[start Exercise data]
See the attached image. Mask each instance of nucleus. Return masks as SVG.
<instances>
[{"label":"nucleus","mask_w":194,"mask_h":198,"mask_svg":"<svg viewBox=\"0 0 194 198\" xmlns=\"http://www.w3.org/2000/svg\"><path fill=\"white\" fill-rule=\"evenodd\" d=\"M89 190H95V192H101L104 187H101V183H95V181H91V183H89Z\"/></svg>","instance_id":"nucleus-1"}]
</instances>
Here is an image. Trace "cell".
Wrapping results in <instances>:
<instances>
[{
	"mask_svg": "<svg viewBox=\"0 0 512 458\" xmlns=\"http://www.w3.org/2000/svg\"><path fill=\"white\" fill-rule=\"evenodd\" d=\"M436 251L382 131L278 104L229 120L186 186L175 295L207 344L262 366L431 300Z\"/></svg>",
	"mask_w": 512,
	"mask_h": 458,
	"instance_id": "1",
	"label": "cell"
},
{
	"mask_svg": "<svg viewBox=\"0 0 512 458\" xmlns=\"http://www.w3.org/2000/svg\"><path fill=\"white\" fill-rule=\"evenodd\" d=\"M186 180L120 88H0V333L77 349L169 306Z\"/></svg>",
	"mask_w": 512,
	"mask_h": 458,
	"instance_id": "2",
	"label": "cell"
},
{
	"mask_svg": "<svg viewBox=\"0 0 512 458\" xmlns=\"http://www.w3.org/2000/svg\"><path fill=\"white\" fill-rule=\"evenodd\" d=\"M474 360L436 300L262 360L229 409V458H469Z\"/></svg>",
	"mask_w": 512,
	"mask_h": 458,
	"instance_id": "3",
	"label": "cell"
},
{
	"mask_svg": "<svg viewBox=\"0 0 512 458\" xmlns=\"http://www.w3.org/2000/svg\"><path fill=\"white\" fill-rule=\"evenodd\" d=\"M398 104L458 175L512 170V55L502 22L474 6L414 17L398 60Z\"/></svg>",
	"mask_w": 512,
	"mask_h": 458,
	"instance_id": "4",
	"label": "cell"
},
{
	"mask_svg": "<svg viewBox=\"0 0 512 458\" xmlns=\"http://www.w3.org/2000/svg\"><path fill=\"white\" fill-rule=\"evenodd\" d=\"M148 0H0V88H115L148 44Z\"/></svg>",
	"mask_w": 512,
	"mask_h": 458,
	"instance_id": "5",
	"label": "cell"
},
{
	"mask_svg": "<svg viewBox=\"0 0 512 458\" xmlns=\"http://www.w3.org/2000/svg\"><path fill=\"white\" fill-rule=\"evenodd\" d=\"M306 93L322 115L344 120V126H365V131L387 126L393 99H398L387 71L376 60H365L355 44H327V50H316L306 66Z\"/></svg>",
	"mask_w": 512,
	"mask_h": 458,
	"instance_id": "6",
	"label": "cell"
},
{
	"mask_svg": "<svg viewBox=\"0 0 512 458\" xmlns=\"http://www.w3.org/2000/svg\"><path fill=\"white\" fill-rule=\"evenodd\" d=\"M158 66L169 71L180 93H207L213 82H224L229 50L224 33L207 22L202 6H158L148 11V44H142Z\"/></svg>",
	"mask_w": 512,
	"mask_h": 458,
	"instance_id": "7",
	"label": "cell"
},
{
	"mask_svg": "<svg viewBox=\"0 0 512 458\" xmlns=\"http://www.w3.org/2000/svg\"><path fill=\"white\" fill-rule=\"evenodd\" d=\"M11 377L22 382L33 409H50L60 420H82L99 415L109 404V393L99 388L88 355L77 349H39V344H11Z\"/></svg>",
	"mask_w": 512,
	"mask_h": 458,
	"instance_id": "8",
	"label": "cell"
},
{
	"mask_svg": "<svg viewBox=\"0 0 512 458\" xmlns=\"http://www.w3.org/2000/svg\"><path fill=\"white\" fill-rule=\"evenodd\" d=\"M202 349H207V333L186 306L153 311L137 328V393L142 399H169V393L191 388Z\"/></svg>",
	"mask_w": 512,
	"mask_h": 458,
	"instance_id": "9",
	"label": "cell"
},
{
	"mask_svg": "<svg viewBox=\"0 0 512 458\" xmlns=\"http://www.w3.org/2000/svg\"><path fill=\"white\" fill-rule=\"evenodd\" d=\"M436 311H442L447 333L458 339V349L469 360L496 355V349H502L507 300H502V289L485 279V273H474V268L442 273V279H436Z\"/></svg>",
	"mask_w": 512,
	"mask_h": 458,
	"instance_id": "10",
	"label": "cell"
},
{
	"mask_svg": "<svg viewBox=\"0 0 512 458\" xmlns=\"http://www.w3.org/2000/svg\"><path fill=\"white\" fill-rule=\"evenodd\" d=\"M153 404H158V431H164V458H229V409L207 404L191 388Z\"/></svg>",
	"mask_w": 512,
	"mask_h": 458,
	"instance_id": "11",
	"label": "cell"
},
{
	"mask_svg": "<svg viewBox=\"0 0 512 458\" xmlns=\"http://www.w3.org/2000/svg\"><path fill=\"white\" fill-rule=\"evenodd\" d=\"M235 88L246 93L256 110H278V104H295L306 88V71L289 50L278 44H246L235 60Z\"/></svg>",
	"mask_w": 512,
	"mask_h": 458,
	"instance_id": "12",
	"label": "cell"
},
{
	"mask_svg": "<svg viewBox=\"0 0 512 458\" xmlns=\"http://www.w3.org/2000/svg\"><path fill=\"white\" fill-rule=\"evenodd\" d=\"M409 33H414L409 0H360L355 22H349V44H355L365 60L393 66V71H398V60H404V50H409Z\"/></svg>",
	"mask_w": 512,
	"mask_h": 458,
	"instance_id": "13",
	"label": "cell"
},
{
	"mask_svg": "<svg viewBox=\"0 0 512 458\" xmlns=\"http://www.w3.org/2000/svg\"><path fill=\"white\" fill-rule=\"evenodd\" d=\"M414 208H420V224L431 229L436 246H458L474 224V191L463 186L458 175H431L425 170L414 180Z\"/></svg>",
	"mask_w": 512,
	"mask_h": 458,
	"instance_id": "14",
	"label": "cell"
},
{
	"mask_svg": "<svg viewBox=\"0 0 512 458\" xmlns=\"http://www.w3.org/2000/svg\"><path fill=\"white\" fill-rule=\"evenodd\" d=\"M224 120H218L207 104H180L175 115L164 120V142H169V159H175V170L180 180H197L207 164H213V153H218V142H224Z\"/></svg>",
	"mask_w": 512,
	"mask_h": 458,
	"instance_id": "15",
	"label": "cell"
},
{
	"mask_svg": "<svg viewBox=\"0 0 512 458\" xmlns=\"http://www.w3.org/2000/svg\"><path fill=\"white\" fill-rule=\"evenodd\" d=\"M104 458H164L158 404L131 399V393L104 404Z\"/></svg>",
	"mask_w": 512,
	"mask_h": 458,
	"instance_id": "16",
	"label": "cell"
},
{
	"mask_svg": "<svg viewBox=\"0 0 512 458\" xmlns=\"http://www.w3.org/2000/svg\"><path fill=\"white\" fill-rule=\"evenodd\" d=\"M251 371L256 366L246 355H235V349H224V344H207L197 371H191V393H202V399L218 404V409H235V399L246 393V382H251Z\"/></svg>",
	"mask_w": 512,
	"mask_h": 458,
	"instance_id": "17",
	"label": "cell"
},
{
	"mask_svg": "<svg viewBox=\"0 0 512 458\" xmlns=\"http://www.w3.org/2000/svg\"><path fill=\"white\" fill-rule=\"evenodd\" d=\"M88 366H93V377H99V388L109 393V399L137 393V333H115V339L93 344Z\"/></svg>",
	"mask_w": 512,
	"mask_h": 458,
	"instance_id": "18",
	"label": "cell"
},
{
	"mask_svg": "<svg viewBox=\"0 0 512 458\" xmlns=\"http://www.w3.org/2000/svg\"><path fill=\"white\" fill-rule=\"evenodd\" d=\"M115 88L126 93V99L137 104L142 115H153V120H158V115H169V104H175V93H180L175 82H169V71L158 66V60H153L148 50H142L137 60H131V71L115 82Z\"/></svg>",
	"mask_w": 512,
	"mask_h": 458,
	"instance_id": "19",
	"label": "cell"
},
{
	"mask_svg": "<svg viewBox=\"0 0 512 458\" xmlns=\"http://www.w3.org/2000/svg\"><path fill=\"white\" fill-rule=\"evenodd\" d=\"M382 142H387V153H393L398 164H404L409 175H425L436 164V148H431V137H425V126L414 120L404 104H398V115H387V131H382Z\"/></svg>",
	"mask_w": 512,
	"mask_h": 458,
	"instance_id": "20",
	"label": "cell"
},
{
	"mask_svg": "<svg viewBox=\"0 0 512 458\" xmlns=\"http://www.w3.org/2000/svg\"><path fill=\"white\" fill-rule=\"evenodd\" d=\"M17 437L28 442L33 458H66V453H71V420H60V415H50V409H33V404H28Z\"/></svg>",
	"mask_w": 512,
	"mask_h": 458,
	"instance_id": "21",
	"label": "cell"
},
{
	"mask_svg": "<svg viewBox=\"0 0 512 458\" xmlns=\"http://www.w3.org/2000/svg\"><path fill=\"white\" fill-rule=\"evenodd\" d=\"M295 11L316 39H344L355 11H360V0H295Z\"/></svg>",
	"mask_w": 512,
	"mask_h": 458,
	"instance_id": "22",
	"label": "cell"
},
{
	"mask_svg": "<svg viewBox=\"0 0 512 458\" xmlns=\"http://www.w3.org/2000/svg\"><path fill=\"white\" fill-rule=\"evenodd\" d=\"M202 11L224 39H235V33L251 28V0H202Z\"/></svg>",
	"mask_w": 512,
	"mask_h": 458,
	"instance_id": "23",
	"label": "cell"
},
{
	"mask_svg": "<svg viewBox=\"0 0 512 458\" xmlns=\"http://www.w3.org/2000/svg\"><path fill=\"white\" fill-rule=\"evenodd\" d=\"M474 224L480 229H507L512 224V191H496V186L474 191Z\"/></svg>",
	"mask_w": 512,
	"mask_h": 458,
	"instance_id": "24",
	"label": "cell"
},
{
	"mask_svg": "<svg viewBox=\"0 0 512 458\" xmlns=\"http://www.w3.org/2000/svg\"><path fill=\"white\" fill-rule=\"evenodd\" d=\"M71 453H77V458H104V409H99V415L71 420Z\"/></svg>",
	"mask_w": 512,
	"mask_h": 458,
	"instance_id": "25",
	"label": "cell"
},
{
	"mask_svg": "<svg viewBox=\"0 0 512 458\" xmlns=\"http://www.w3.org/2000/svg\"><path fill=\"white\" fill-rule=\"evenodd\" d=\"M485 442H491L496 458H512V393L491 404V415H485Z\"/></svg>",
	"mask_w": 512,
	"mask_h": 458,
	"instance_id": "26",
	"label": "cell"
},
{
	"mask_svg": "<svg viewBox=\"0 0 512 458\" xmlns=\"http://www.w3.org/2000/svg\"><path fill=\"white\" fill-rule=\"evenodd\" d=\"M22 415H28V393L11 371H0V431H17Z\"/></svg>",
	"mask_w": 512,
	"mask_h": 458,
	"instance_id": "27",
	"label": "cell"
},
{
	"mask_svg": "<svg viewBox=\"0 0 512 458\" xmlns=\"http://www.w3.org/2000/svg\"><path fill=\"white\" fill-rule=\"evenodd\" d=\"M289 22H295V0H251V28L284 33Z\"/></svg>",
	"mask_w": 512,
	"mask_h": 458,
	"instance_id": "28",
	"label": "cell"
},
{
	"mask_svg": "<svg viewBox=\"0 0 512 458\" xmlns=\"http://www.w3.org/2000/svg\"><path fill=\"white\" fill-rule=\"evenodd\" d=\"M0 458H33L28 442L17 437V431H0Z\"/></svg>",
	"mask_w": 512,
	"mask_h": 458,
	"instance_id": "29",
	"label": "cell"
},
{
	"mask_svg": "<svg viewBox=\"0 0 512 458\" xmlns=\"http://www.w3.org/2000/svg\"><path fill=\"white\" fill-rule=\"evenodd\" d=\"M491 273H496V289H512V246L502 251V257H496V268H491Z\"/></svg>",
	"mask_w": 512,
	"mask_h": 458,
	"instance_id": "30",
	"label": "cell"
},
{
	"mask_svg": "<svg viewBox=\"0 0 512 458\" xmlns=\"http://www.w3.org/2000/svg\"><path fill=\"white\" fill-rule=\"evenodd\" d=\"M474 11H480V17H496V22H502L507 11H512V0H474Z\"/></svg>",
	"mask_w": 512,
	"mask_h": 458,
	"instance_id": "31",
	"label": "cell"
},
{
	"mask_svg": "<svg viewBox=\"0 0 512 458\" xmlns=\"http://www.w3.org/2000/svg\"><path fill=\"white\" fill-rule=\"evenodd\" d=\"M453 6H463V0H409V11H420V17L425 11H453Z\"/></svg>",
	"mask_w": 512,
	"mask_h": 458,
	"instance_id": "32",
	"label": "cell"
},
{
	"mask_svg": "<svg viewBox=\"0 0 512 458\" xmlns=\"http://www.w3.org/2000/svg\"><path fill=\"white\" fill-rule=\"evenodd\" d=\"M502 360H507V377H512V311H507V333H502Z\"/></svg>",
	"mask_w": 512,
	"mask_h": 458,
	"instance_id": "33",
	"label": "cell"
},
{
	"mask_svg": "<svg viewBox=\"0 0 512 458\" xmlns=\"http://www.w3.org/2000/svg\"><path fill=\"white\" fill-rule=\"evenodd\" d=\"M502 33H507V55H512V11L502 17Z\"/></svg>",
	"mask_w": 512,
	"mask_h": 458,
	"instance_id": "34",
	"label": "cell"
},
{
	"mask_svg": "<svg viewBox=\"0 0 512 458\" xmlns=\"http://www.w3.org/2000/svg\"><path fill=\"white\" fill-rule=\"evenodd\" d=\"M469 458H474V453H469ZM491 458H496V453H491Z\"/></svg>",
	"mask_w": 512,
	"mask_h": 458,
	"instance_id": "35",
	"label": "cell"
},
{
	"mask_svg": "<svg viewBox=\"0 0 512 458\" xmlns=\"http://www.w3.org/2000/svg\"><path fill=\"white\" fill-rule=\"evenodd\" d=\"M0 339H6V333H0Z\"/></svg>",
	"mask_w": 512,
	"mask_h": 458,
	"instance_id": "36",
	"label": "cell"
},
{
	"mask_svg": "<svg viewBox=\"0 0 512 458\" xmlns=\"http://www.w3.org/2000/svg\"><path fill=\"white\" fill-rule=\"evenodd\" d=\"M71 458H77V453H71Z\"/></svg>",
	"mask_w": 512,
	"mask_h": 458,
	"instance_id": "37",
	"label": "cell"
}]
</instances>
[end Exercise data]
* _What you should do_
Collect every line of the entries above that contains the string "image", treating uppercase and lowercase letters as distinct.

* _Expected answer_
See the attached image. Mask each instance of nucleus. Return masks as SVG.
Here is an image. Trace "cell".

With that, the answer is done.